2 I.M. Sechenov First Moscow State Medical University (Sechenov University), Moscow, Russian Federation

UDC 616-082:616-001:616.36

Pp. 61-63

USE OF INNOVATIVE TECHNOLOGIES IN THE TREATMENT OF PATIENTS WITH SEVERE CONCOMITANT INJURY WITH LIVER DAMAGE: CLINICAL OBSERVATION

A.E. Voynovsky, I.A. Semenenko, A.S. Kuptsov

Abstract. Liver injury is one of the most common abdominal injuries in patients with severe trauma.

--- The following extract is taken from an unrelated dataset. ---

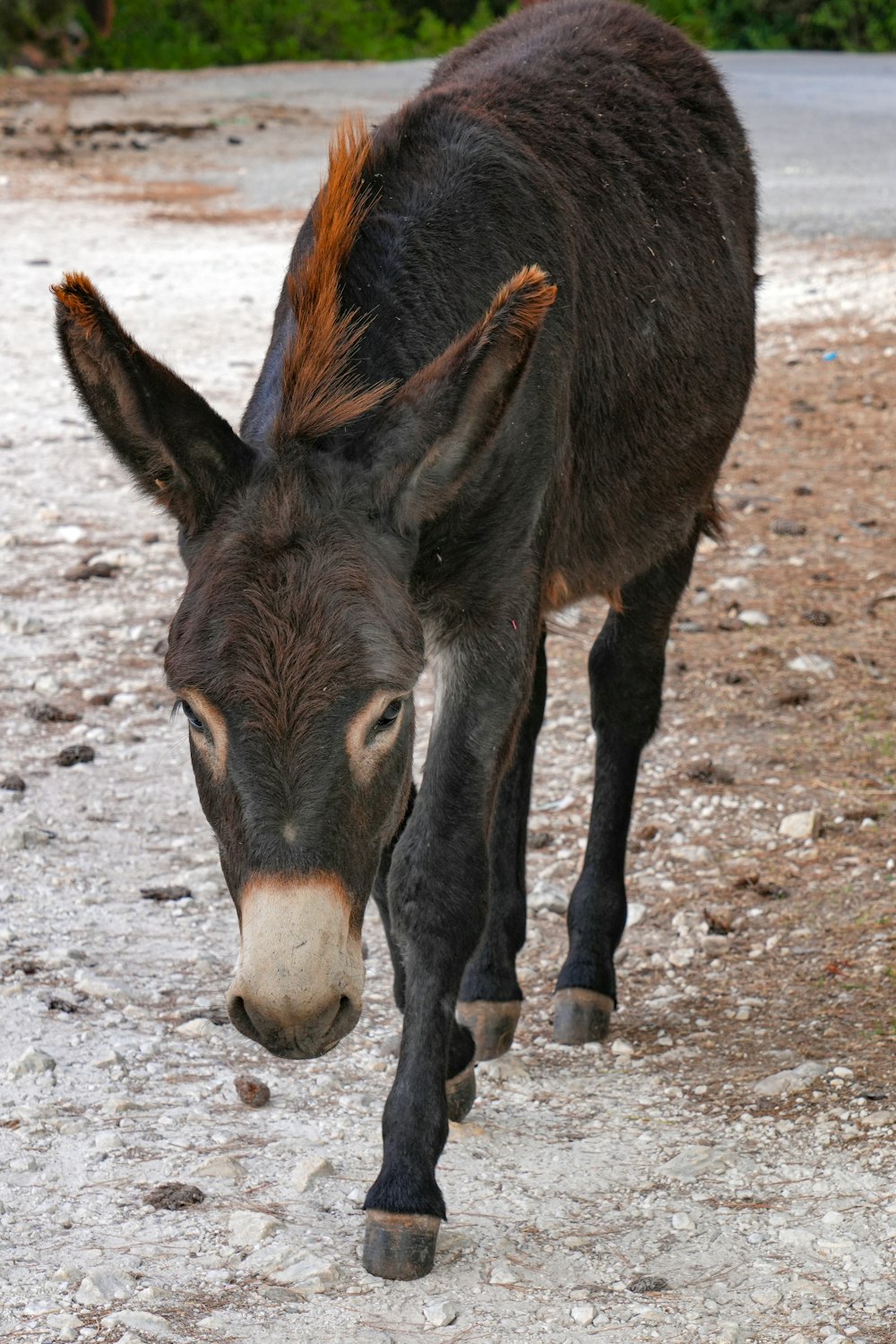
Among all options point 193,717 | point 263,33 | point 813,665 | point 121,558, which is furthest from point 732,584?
point 263,33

A total of 2988 patients with concomitant injuries were treated at the city clinical hospital named after S.S. Yudin during the period from 2010 to 2020, of which 371 (12.4%) were found to have closed abdominal trauma. Damage to the liver was revealed in 124 (33.4%) patients with closed abdominal trauma. The number of discharged patients was 78 (62,9%), lethal outcome — 46 patients (37,1%). The severity of injury according to ISS was (38,1±11,3) points. The development of innovative multimodal approaches, such as endovascular trauma and bleeding management (EVTM), as well as damage control tactics have significantly increased the likelihood of nonoperative treatment for individual patients.

A clinical observation is presented that allows to evaluate the effectiveness of innovative technologies in the treatment of patients with severe concomitant trauma with liver damage.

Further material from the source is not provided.